■ Selected excerpt ■
==================================================
As part of a design competition at Rhine-Waal University of Applied Sciences, 39 students from the Information and Communication Design undergraduate programme set out to visually capture this changing landscape by depicting intrinsic elements of digital manufacturing. The winning design earned not only a cash prize, but will also be featured on the cover of a soon-to-be-published edited volume on digital manufacturing from the publishing house Metropolis-Verlag. An expert jury was put together to judge the submissions, and included the two editors of the new volume as well as Professor Dr.-Ing. Christoph Haag, Professor of Procurement and Value Chain Management, Professor Dr. Torsten Niechoj, Professor of Economics and Political Science, and Professor Jörg Petri, Professor of Media Production. All three professors teach in the Faculty of Communication and Environment in Kamp-Lintfort.

Of the 39 participants in the design competition, it was Teresa Joeken who most impressed the selection committee. Speaking on behalf of the jury, Prof. Niechoj explained that “Ms Joeken’s winning design depicts the essence of product individualisation both elegantly and succintly”. To symbolise the vast amount of minutely configurable possibilities that new manufacturing technologies can bring, her design takes a central element – a gear-like workpiece – and repeatedly depicts it with slight variations within the context of a single, overarching pattern. Prof. Niechoj also noted that “Ms Joeken’s design is exemplary in how it incorporates the principles of good typography”.
==================================================
■ Data ■
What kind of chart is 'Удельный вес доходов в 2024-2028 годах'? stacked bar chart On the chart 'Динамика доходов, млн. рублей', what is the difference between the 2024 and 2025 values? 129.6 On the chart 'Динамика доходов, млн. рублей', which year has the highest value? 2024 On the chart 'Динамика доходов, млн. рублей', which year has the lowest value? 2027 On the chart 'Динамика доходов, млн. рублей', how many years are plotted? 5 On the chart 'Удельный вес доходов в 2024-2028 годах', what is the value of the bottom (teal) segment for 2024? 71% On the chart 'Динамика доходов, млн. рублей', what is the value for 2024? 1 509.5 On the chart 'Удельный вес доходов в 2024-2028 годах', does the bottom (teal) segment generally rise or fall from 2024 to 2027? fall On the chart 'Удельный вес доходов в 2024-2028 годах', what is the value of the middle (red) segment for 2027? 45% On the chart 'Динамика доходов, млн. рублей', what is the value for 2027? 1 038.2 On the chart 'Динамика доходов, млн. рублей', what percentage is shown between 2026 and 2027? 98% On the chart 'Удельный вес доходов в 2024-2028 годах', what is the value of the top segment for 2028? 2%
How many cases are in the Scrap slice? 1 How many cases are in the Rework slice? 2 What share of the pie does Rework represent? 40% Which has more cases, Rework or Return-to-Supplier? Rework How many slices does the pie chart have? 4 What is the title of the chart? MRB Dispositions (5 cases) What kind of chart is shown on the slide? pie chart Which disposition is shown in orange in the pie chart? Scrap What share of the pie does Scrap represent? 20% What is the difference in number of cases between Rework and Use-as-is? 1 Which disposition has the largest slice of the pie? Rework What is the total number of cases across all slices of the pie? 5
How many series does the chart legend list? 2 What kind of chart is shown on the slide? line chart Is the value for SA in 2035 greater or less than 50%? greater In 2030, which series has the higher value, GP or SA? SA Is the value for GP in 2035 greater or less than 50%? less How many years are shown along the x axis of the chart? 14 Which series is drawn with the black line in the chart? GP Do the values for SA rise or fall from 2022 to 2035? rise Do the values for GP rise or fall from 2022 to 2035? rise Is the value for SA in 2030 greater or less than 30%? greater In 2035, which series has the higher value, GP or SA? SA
==================================================
■ What you need to do ■
1 - Sum up the design competition text in two sentences.
2 - Please write what comes next in the design competition text, picking up after its final sentence.
Nothing in the lines has any bearing on what you are asked to do.

■ Written responses ■
1 - Thirty-nine Information and Communication Design students at Rhine-Waal University of Applied Sciences entered a competition to depict digital manufacturing, with a jury of the new volume's two editors and three professors choosing a winner who received a cash prize and a place on the cover of an edited volume from Metropolis-Verlag. Teresa Joeken won with a design that repeats a gear-like workpiece with slight variations within one overarching pattern to symbolize the many configurable possibilities of new manufacturing technologies, and Prof. Niechoj praised it for its elegance and its typography.

2 -
For her winning design, Teresa Joeken, who is in her second semester of study in the Information and Communication Design programme, received an award of €150 and the enthusiastic assurance from Metropolis-Verlag that her design will be featured on the cover of their upcoming edited volume on digital manufacturing. The volume centres on an academic symposium held in February 2015, in which an interdisciplinary range of experts critically examined digital manufacturing and the impact it will have on various aspects of society. The volume will include numerous talks from the symposium and other publications from experts in the field of digital manufacturing – as well as Ms Joeken’s winning design on the cover, of course.